::: Data for processing :::

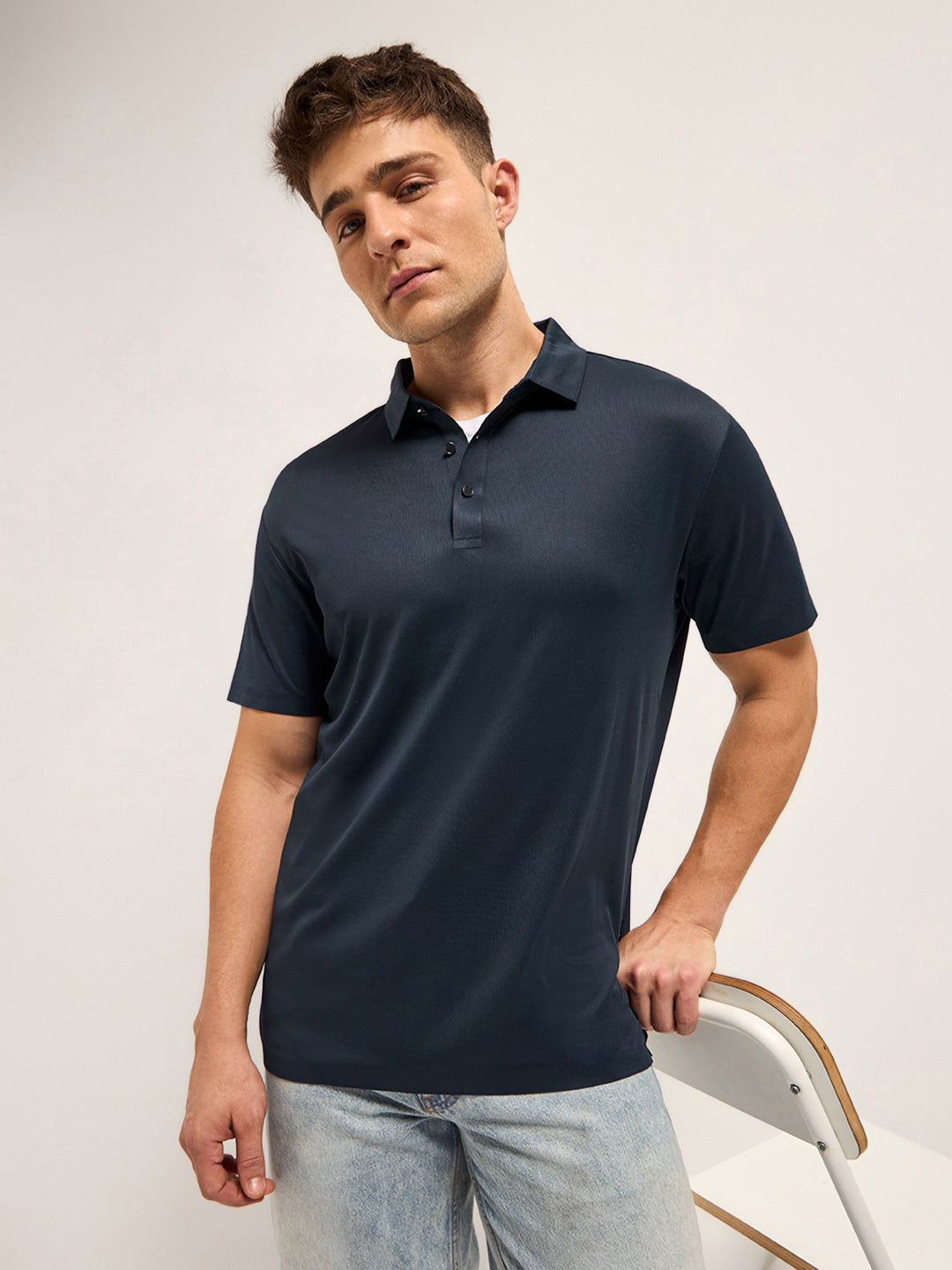 Men's Solid Slim Fit Performance Polo POL-AVENUE-BL | Bear House at Broadway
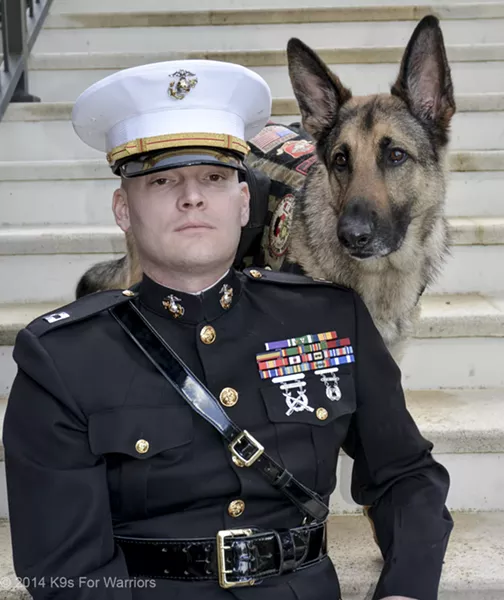 Capt. Jason Haag and Axel - PHOTO COURTESY OF K9S FOR WARRIORS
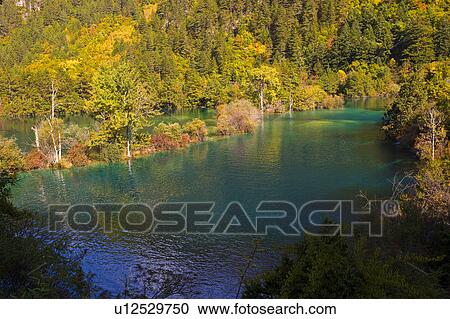 Stock Image - China, Sichuan Province, Nine Village Valley, Sparkling Lake. Fotosearch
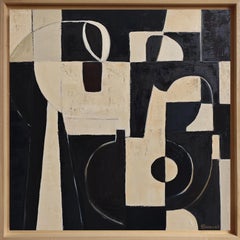 "The Shadow Within", dipinto astratto geometrico contemporaneo di Sophie DUMONT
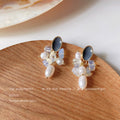 Pearl Drop Stud And Hoop Earrings Gold Silver Seven Styles view 8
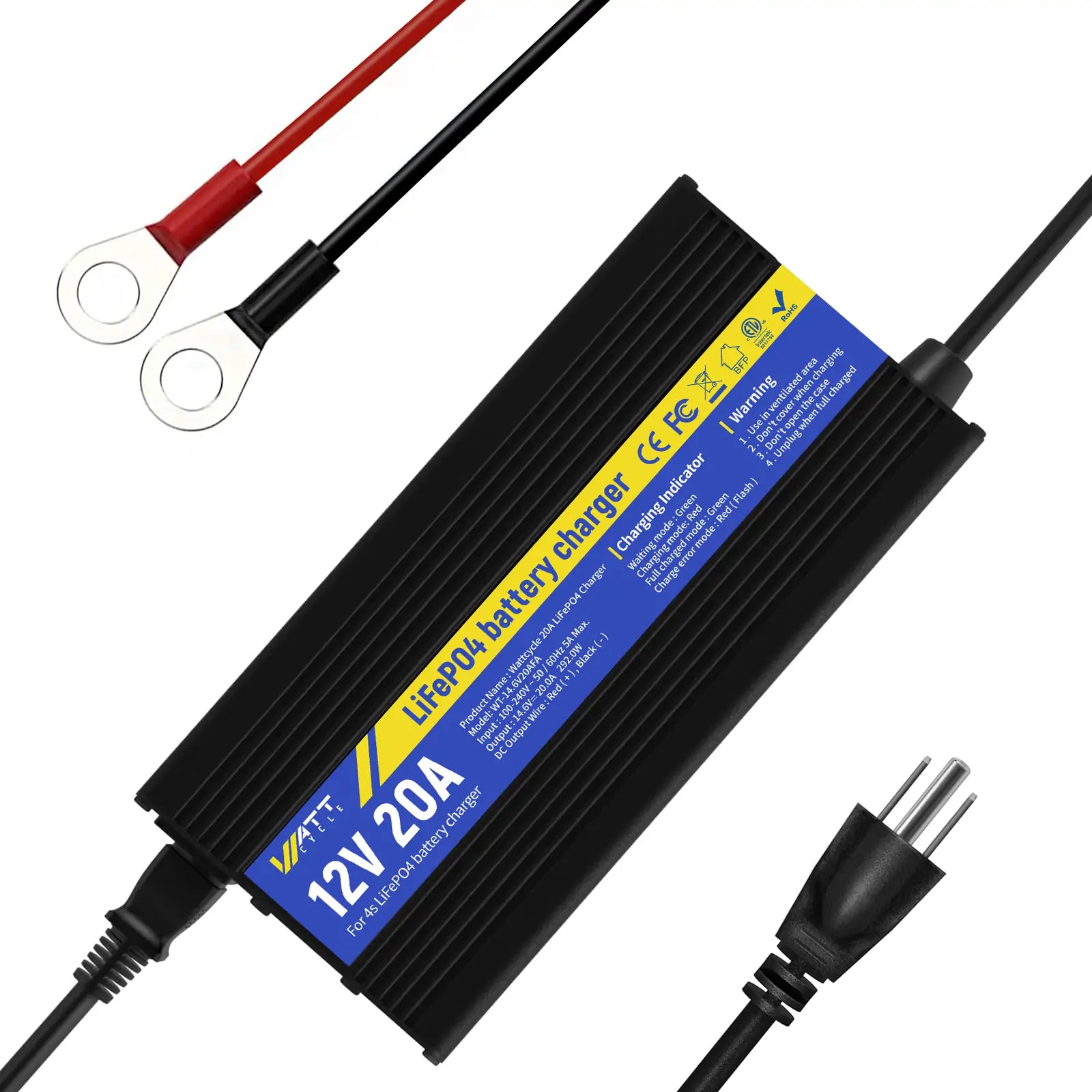 14.6V 20A LiFePO4 Battery Charger with Aluminum Shell - Fast Charging for Solar Systems, RVs, Marine & Off-Grid Power - Durable & Reliable Power Solution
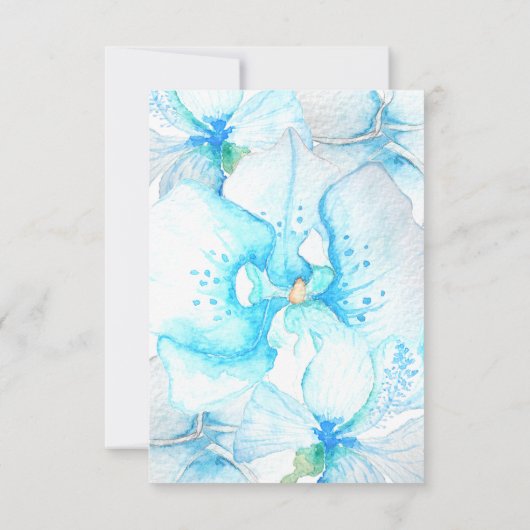 青い蘭とウミガメの結婚式後パーティー 招待状 (裏面)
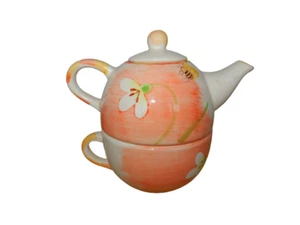Vtg Single Serve Stacking Teapot & Teacup w/ Honeybee Flower Design Lid Chipped - Picture 1 of 14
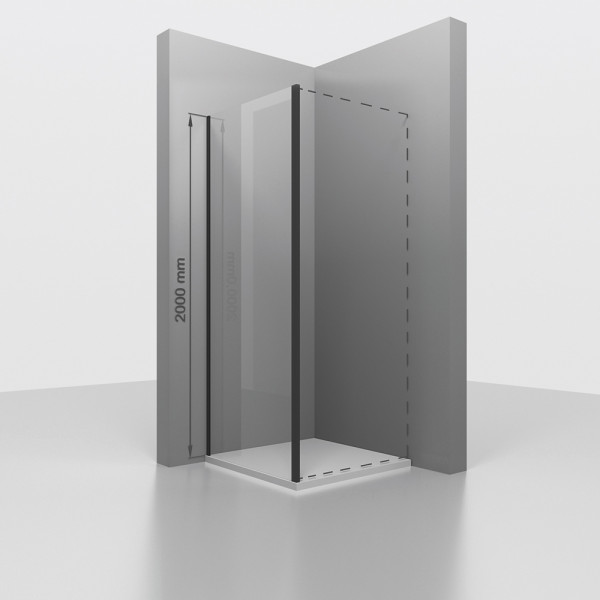 Душевая перегородка RGW Z-050-3B 120x200 стекло прозрачное, профиль черный (352253112-14)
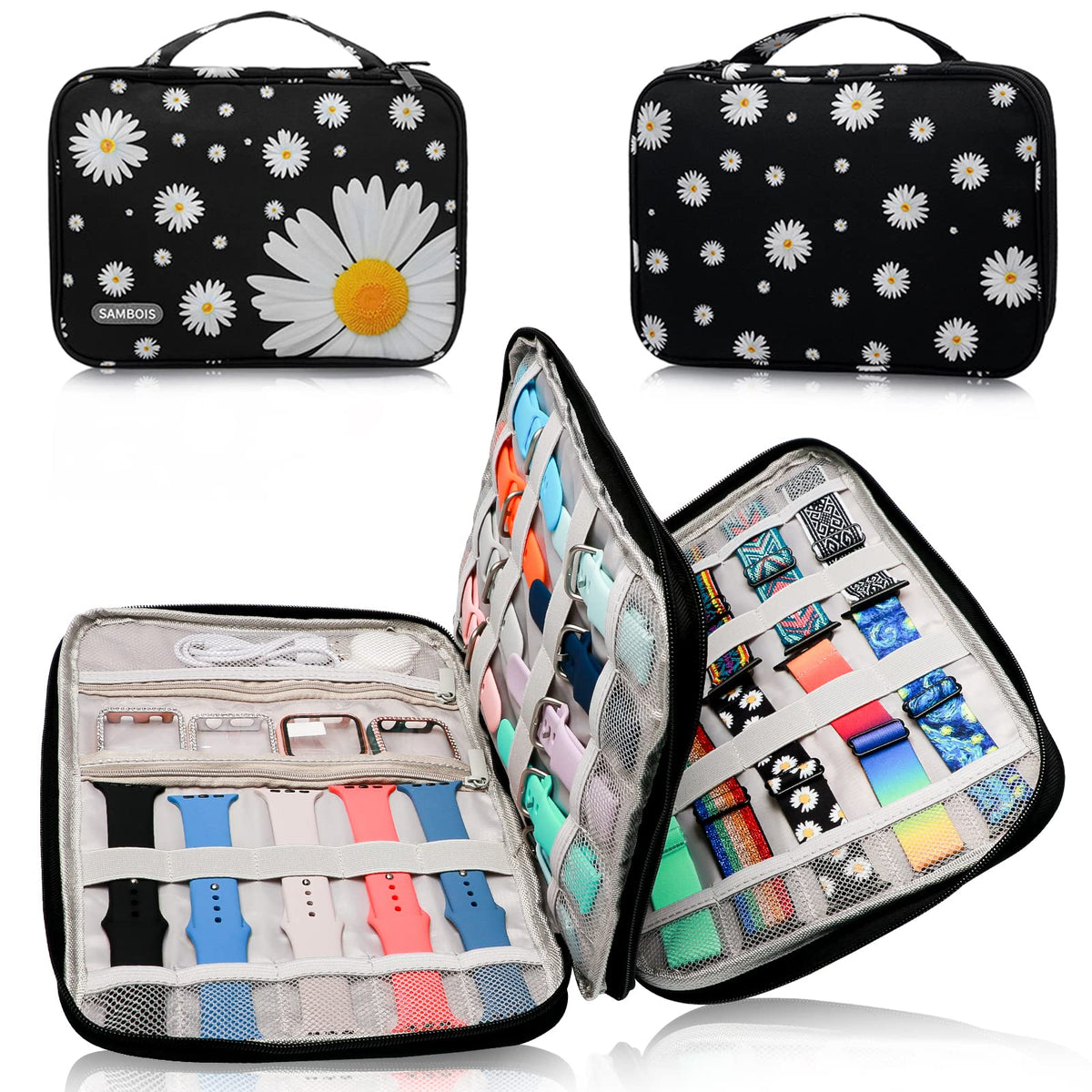 Sambois daisy front view showing floral case and protective design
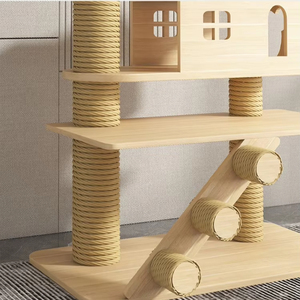 Hiện Đại Sang Trọng Mèo Cây Gỗ Mạnh Mẽ Sàn Để Trần Đa Cấp Nhảy Nền Tảng Cổ Điển Nhà chung cư Mèo Leo Cây - Product Image 4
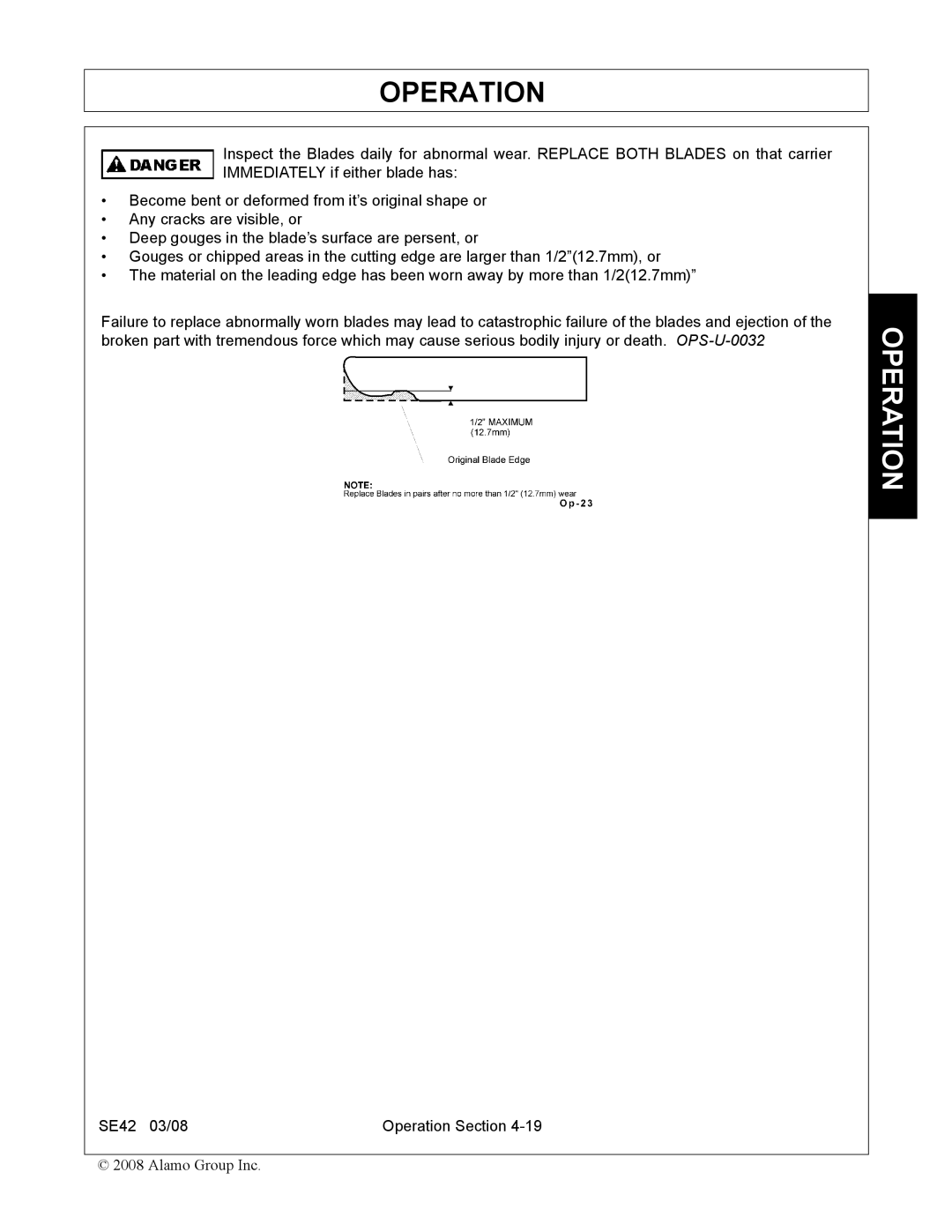 Rhino Mounts SE42 manual Operation 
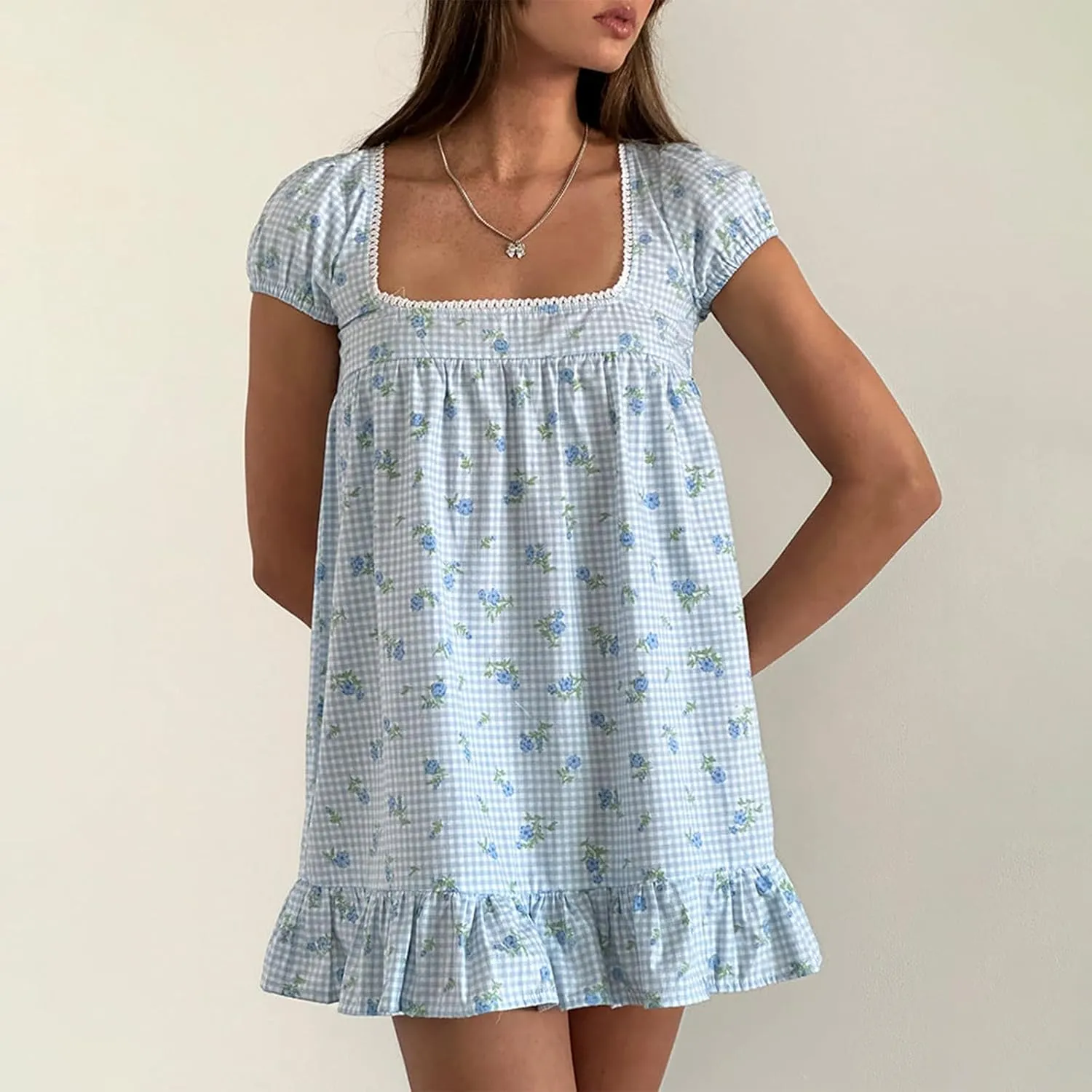 Women Puff Short Sleeve Mini Dress V-Neck Casual Flowy Babydoll Dresses A-Line Ruffle Beach Vacation Short Sundress
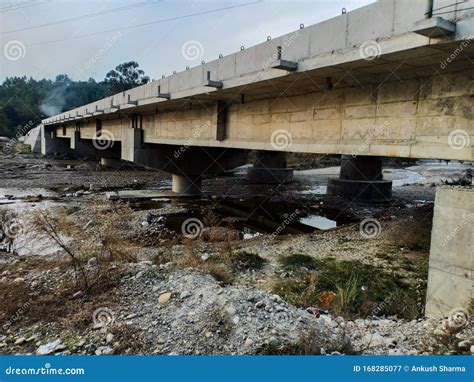 Under Construction Bridge On River In India Stock Image Image Of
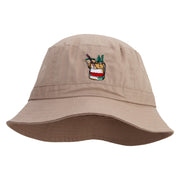 Hand Drawn Cocktail Embroidered Pigment Dyed Bucket Hat - Khaki OSFM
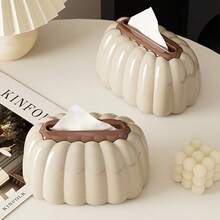 Elegant Beige Bread-Shaped Tissue Box Holder - Durable PP, Easy-To-Use Design For Restaurant And Living Room Decor, Minimalist Home Decor, Oval Luxury & Refined On-The-Go, European & American Luxury PU Leather Tissue Box Home Decor, Mother's Day Gift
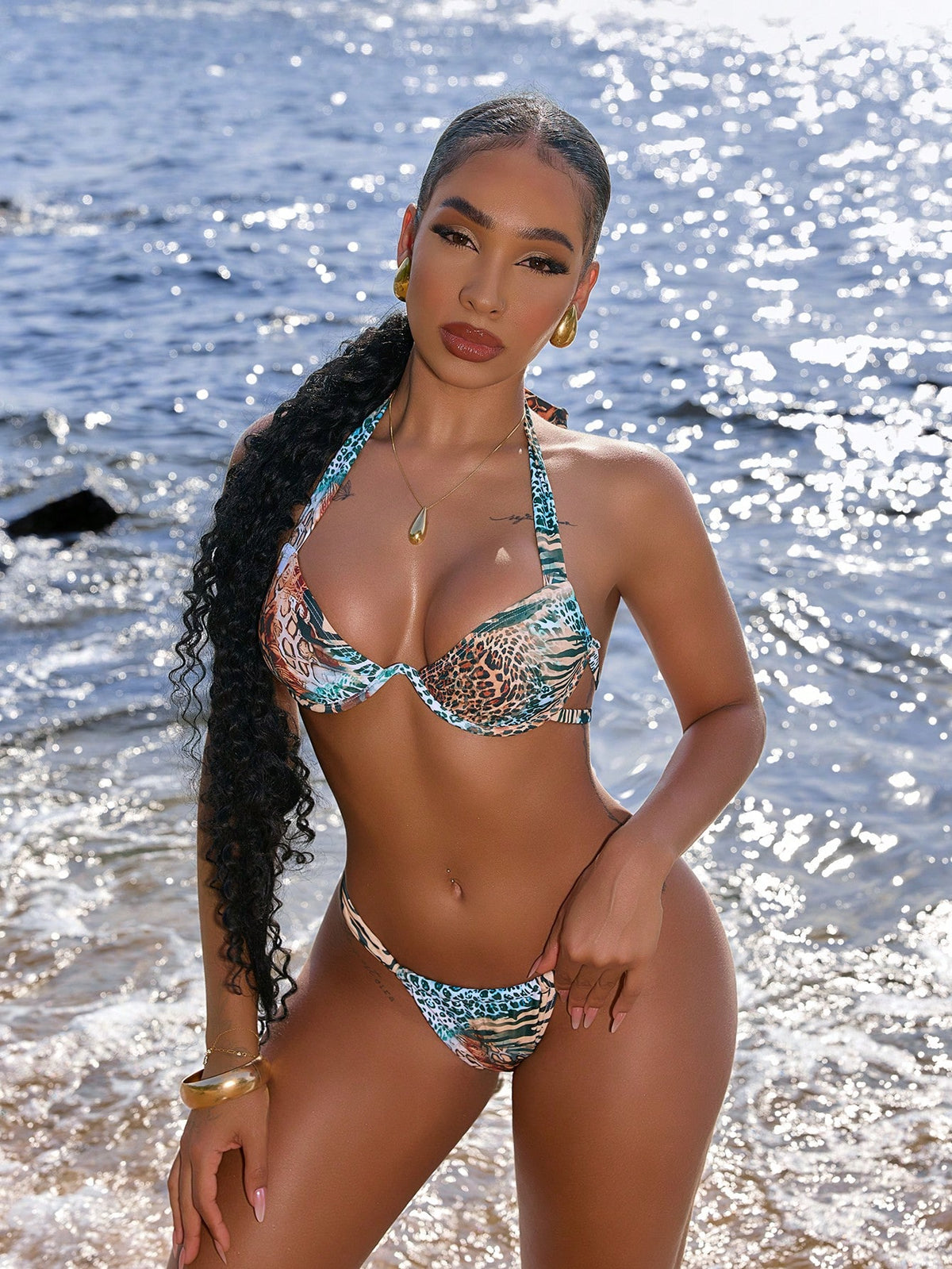 Swim SXY Summer Beach Leopard Print Halter Underwire Bikini Top & Thong Bottoms Two-Piece Set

:::

**Required action**
Give every entry above again, exactly, and keep all pictures out of it.

**Written answer**
 Men's Solid Slim Fit Performance Polo POL-AVENUE-BL | Bear House at Broadway
 Capt. Jason Haag and Axel - PHOTO COURTESY OF K9S FOR WARRIORS
 Stock Image - China, Sichuan Province, Nine Village Valley, Sparkling Lake. Fotosearch
 "The Shadow Within", dipinto astratto geometrico contemporaneo di Sophie DUMONT
 Pearl Drop Stud And Hoop Earrings Gold Silver Seven Styles view 8
 14.6V 20A LiFePO4 Battery Charger with Aluminum Shell - Fast Charging for Solar Systems, RVs, Marine & Off-Grid Power - Durable & Reliable Power Solution
 青い蘭とウミガメの結婚式後パーティー 招待状 (裏面)
Vtg Single Serve Stacking Teapot & Teacup w/ Honeybee Flower Design Lid Chipped - Picture 1 of 14
 Душевая перегородка RGW Z-050-3B 120x200 стекло прозрачное, профиль черный (352253112-14)
 Sambois daisy front view showing floral case and protective design
 Hiện Đại Sang Trọng Mèo Cây Gỗ Mạnh Mẽ Sàn Để Trần Đa Cấp Nhảy Nền Tảng Cổ Điển Nhà chung cư Mèo Leo Cây - Product Image 4
 Rhino Mounts SE42 manual Operation 
 Women Puff Short Sleeve Mini Dress V-Neck Casual Flowy Babydoll Dresses A-Line Ruffle Beach Vacation Short Sundress
 Under Construction Bridge On River In India Stock Image Image Of
 Hand Drawn Cocktail Embroidered Pigment Dyed Bucket Hat - Khaki OSFM
 Elegant Beige Bread-Shaped Tissue Box Holder - Durable PP, Easy-To-Use Design For Restaurant And Living Room Decor, Minimalist Home Decor, Oval Luxury & Refined On-The-Go, European & American Luxury PU Leather Tissue Box Home Decor, Mother's Day Gift
 Swim SXY Summer Beach Leopard Print Halter Underwire Bikini Top & Thong Bottoms Two-Piece Set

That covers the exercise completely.